Уверовать в могущество и непогрешимость человека, поставить его в центре бытия и космоса — значит разрушить связь между Творцом и творением. Бердяев в «Смысле творчества» пишет: «Пафос всякого гуманизма — утверждение человека как высшего и окончательного, как Бога, отвержение сверхчеловеческого. Но лишь только отвергается Бог и обоготворяется человек, человек падает ниже человеческого, ибо человек стоит на высоте лишь как образ и подобие высшего божественного бытия, он подлинно человек, когда он сыновей Богу»[257]. Поэтому вечно сомневающийся Сергей Петров, несомненно, ближе к Богу, чем его ни в чем не сомневавшиеся (по крайней мере вслух) удачливые современники: «И поют подонки, / голосочки тонки, / Семки, Тоньки, Фомки…», когда «В гробу везут чудовищное Было, / помнившееся над единым и одним» («Надгробное самословие»). Несомненно, что «чудовищное Было», оно же — «Было вонькое», которое «хоронят по гражданке» и которому «не дают подонки в землю лечь» — это лагерное прошлое, время уничтожения личности; хотя оно и стало частью истории, в вечности от него остается смрадный след. Однако он и тут верен себе и собственным сомнениям:

Ходи изба, ходи печь!

Былу нета места лечь.

(А следовательно, требуется сжечь,

и вместе с рукописями!)

«Надгробное самословие»

Показанные строки:
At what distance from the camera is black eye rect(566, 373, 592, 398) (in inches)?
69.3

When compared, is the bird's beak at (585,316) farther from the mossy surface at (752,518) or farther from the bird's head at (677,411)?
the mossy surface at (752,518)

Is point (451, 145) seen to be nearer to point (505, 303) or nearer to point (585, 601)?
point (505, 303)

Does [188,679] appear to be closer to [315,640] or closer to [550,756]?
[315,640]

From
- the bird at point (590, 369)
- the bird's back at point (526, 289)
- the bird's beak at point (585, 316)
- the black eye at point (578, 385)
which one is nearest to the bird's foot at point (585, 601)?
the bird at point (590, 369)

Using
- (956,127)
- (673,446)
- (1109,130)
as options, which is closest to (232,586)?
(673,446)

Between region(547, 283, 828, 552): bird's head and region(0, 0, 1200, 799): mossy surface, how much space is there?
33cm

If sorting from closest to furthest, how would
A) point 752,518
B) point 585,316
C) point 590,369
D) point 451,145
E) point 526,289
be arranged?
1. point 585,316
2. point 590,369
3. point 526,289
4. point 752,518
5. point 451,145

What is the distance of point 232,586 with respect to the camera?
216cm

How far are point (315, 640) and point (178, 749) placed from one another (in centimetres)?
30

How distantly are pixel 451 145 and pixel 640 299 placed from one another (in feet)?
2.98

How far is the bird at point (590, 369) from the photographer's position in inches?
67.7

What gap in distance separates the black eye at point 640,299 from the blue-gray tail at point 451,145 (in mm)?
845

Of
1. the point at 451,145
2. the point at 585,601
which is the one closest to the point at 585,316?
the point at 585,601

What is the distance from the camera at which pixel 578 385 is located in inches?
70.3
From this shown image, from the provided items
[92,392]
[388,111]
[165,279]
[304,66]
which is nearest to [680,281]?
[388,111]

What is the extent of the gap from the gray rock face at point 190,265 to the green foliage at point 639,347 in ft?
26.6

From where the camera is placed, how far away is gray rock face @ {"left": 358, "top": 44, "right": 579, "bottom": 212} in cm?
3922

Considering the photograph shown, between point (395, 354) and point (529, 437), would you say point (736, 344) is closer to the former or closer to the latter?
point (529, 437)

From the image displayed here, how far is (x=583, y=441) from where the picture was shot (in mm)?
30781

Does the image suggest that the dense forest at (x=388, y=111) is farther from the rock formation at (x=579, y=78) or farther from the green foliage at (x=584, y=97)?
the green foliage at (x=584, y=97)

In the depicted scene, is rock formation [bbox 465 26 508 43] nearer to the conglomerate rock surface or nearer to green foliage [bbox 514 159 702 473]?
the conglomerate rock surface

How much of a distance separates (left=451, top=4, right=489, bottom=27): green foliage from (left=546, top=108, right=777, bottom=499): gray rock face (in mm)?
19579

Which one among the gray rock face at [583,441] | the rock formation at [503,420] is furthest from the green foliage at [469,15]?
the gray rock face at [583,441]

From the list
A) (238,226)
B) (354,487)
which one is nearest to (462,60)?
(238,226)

Цель:
Выпишите из текста все имена, перечисленные в стихотворной строке сразу после слов «голосочки тонки». Строки взяты из другого источника.

Верный результат:
Семки, Тоньки, Фомки